Typically the wiper motors will have a wire for a slow speed and a faster speed on them. It's really a matter of how slow you want it to go. If you purchase a PWM (speed controller) you can literally make the motor crawl. On the PWM there are 4 terminals, power in + & - and 2 terminals out to your motor + & -. Fairly straightforward to connect. We use some like these on our props and they work great. http://www.ebay.com/itm/291261719137?_trksid=p2057872.m2749.l2649&ssPageName=STRK:MEBIDX:IT


----------



## J-Man (Feb 1, 2011)

Like Diabolik said, a PWM motor controller is the way to go for controlling speed. You can also slow it down by using less voltage. 5V usually provides a much slower speed than using 12V although it will also decrease the torque.
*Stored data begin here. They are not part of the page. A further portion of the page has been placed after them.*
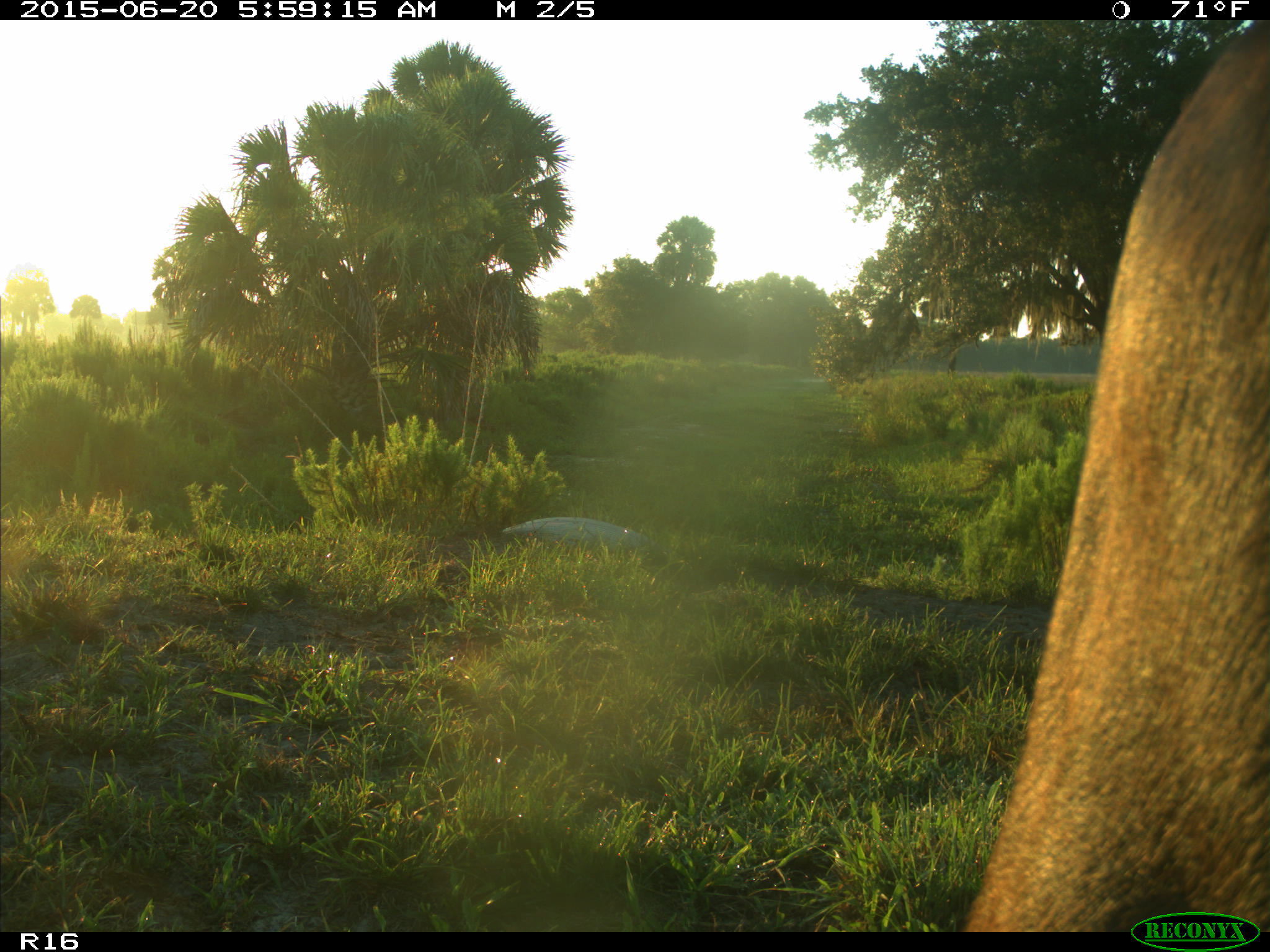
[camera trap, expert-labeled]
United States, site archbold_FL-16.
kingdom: Animalia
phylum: Chordata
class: Mammalia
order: Artiodactyla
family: Bovidae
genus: Bos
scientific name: Bos taurus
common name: domestic cow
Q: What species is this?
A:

Using a PWM controller will maintain the torque no matter what the speed is.


----------



## whtevrittakes801 (Feb 18, 2014)

Is there a way to incorporate a PWM motor controller into a VSA show so that it plays back a programmed speed sequence? If so, can you control the PWM controller through the program?


----------



## J-Man (Feb 1, 2011)

I don't think there's a way to directly do that but if you're good with mechanics it should be fairly easy to use a servo to adjust the pot of the PWM control. Controlling the servo position with VSA should be no problem. Of course it will take a little trial and error to get the servo positions you'll need for the program.


----------



## drewah (Sep 25, 2009)

thanks all just sorced a controler on ebay brill advice


----------